Broken English notwithstanding, this endeavor is already quite comprehensive and would probably not gain anything from "extra details" though I am curious what you think I've left off, lover.
jobu121 at 2012-06-28 21:29 (UTC) (Link)
Dude, LOVE IT. That is about where my compass lies too... Again another great observation and posting. Always enjoy them.
ehowton at 2012-06-28 21:31 (UTC) (Link)
Thanks dude. It certainly makes life interesting!
michelle1963 at 2012-06-28 22:18 (UTC) (Link)
Symmetry. When I saw the word, the picture that came with it in my head was the Yin/Yang symbol.
ehowton at 2012-06-28 22:27 (UTC) (Link)
Very nice! Perhaps I need to elucidate on my conception of its abstraction in a separate post?
michelle1963 at 2012-06-28 22:48 (UTC) (Link)
dentin at 2013-07-01 20:50 (UTC) (Link)
You wrote:

"I run across this all the time - people who think their values embody something like benevolence and goodwill but who's visible actions denote fear or greed."

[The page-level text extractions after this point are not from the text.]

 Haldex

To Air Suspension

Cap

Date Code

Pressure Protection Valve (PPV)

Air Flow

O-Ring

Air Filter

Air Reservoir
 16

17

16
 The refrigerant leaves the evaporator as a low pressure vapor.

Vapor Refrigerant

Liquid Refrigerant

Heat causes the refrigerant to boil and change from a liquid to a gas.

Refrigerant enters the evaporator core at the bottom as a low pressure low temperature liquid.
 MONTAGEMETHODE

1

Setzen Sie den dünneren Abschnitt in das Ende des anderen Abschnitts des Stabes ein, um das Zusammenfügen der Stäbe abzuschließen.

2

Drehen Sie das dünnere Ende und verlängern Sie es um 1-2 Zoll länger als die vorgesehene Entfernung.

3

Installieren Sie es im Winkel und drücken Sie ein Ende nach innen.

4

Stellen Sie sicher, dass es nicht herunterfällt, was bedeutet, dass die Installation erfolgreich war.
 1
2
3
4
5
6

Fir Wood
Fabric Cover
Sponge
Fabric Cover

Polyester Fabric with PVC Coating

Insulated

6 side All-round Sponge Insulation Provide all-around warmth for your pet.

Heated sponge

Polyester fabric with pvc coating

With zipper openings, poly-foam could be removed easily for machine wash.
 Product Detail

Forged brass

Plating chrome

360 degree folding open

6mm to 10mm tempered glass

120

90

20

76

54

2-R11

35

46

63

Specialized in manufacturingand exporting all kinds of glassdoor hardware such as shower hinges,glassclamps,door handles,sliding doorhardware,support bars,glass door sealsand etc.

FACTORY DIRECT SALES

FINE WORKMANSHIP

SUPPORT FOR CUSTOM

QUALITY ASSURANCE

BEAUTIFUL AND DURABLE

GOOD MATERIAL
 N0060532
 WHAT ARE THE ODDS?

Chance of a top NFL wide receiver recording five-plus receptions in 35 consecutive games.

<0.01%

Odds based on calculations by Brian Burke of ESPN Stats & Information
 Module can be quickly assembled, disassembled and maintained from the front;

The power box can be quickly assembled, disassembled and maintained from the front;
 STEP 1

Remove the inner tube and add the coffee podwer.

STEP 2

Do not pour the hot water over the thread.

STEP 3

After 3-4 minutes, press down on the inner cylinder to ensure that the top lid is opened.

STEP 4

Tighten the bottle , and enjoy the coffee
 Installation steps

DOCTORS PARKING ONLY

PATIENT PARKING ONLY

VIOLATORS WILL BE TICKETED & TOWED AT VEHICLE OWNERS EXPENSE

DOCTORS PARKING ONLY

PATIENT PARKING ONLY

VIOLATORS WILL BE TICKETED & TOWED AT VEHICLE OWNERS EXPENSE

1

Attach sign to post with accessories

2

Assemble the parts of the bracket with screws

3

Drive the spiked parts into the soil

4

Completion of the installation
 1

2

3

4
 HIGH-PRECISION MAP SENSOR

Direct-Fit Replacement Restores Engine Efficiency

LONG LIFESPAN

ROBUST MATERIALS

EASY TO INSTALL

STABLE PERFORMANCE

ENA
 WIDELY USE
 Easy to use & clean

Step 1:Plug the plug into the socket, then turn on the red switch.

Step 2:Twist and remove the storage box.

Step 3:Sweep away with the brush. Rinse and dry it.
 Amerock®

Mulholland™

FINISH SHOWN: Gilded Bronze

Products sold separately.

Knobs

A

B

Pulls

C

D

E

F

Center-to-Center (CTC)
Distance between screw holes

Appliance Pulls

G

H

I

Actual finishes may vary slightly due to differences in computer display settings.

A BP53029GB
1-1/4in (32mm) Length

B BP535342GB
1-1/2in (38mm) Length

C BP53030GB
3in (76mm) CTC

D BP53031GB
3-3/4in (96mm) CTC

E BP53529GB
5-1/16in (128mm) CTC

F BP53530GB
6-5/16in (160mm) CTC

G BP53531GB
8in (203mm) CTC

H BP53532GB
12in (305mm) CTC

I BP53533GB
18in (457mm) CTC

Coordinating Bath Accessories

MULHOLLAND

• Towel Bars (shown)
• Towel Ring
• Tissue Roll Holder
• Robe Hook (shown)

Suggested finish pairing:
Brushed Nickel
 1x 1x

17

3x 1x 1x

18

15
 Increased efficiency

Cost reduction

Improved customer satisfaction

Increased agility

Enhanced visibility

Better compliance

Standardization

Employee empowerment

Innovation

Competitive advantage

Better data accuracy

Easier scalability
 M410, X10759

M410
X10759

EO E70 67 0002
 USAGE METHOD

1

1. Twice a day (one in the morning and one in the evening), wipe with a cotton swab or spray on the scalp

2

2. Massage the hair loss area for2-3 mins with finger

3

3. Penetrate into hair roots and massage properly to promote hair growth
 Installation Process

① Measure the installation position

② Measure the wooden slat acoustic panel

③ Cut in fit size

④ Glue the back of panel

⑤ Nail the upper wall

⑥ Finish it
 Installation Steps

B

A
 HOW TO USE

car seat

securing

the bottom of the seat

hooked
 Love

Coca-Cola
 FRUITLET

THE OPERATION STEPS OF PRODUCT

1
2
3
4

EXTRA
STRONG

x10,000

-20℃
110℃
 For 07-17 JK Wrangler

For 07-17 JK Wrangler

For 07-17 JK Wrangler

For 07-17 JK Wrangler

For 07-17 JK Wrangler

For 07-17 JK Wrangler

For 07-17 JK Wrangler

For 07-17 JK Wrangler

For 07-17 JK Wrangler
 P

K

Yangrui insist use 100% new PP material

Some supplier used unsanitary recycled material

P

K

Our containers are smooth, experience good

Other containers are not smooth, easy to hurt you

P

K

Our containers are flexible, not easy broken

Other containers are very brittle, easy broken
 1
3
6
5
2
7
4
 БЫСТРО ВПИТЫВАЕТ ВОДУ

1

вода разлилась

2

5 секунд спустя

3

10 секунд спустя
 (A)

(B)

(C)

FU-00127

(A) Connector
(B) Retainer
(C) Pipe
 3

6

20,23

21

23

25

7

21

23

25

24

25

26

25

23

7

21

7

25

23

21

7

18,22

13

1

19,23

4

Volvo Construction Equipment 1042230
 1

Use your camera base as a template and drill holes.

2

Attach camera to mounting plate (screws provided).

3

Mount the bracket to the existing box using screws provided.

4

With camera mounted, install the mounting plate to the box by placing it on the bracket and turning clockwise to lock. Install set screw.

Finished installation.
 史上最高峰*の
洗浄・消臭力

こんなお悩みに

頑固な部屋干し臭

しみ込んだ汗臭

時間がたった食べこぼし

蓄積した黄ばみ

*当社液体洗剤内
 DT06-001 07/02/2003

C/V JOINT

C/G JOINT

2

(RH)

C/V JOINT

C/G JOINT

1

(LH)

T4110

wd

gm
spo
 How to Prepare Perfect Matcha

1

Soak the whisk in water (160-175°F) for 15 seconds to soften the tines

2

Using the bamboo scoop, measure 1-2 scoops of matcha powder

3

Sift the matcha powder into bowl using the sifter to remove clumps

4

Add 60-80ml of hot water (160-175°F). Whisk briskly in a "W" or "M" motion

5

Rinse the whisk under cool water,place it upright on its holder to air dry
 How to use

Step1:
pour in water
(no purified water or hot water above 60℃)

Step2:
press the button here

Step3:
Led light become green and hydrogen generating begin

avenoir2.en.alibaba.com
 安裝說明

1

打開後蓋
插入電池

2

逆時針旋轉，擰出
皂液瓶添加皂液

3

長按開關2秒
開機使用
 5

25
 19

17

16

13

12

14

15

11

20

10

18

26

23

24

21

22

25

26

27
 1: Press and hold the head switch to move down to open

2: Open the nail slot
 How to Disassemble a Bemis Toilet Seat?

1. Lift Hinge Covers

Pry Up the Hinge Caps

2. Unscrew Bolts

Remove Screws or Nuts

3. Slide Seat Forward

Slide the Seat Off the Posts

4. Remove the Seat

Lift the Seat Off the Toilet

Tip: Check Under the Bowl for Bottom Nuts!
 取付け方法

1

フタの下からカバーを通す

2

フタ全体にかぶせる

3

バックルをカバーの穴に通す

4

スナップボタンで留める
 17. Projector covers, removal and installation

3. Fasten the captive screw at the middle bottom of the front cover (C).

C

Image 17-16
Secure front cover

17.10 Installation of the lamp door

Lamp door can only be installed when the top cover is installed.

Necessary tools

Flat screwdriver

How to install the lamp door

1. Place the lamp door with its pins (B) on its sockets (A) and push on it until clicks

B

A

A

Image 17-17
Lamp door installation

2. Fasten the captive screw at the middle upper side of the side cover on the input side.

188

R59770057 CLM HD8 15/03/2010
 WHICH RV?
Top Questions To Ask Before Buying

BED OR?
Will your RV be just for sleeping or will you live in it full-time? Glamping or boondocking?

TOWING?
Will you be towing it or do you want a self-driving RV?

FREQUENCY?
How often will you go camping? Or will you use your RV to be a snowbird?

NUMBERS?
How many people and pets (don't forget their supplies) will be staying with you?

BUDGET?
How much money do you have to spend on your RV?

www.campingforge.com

I find this hilarious, because it took me quite a while to work out something similar in myself. Pretty much every piece of evidence I have available fits the model of "I'm a purely selfish individual and only do things for my own good." My motives aren't even remotely altruistic, but my external appearance is.
ehowton at 2013-07-01 21:23 (UTC) (Link)
The way I remember it, its more a perception problem with the populace in general; you think far more long-term than the average Joe, making your selfish acts appear momentarily altruistic. Fascinating philosophical pathology, really.
michelle1963 at 2013-07-02 04:53 (UTC) (Link)
Being able to fathom your own motivations and how your behavior looks to others takes a certain amount of self-awareness. Many people don't understand their own motivations, nor can they ever put themselves in someone else's shoes in order to see the affect their behavior is having.

Everyone does things for selfish reasons. Even if they are doing something that appears altruistic, they are still doing this thing because it makes them feel good to do so.